* [EXERCISE]
Below this line is a listing that includes pictures. Copy exactly, and only, the lines from the one containing "Brilliant Home Interior Ideas" through the one containing "View of Isla"; the pictures do not go in the copy.

* [GIVEN RECORDS]
━━━

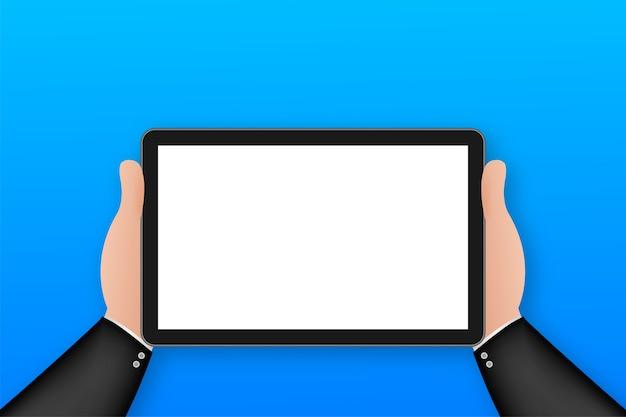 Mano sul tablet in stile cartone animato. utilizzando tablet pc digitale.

━━━

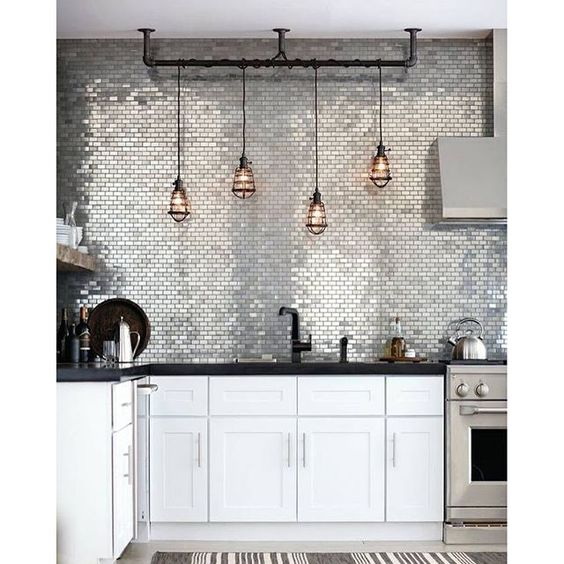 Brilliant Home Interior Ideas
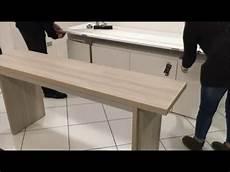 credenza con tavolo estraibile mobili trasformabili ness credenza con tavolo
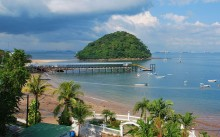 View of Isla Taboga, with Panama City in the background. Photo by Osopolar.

━━━

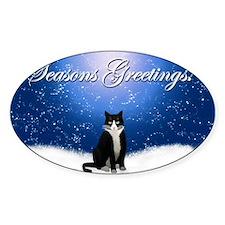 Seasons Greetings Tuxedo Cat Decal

━━━

* [EXERCISE SOLUTION]
 Brilliant Home Interior Ideas
 credenza con tavolo estraibile mobili trasformabili ness credenza con tavolo
 View of Isla Taboga, with Panama City in the background. Photo by Osopolar.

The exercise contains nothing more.